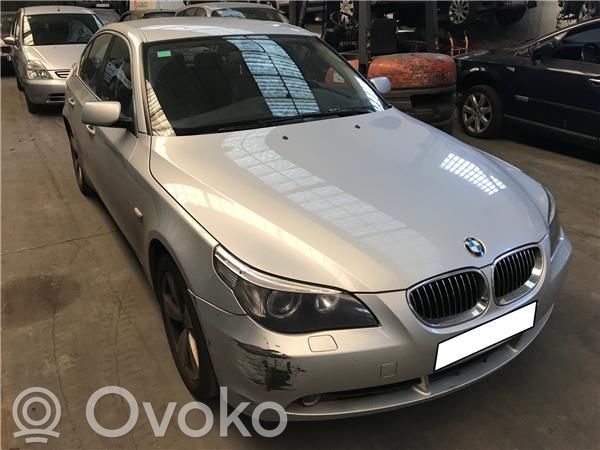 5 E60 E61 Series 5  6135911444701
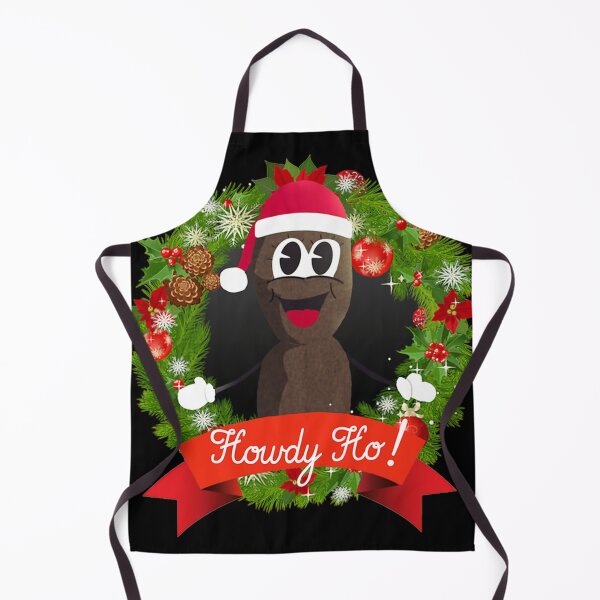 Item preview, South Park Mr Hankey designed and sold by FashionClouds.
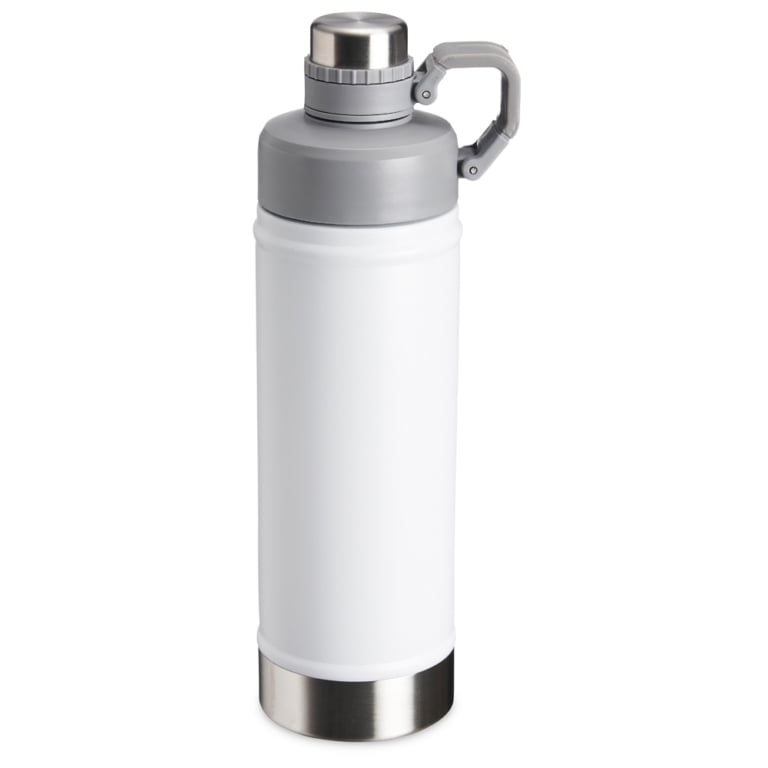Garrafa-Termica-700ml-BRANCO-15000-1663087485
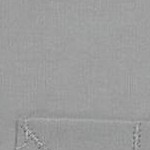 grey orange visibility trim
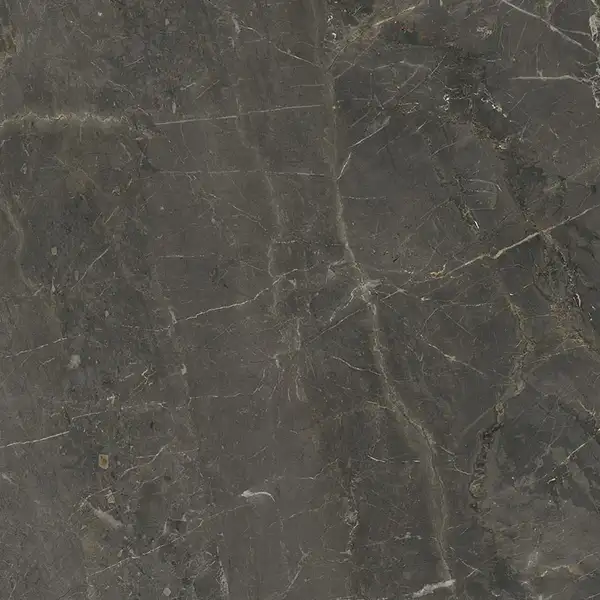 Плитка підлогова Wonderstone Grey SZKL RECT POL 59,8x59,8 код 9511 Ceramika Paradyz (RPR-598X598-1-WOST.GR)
· · · ·
#### EXERCISE INSTRUCTIONS
Take the line containing "Garrafa-Termica-700ml-BRANCO-15000-1663087485" and every line after it up to the end of the data, and write them out exactly, without the pictures.

#### RESULT OF THIS TASK
Garrafa-Termica-700ml-BRANCO-15000-1663087485
 grey orange visibility trim
 Плитка підлогова Wonderstone Grey SZKL RECT POL 59,8x59,8 код 9511 Ceramika Paradyz (RPR-598X598-1-WOST.GR)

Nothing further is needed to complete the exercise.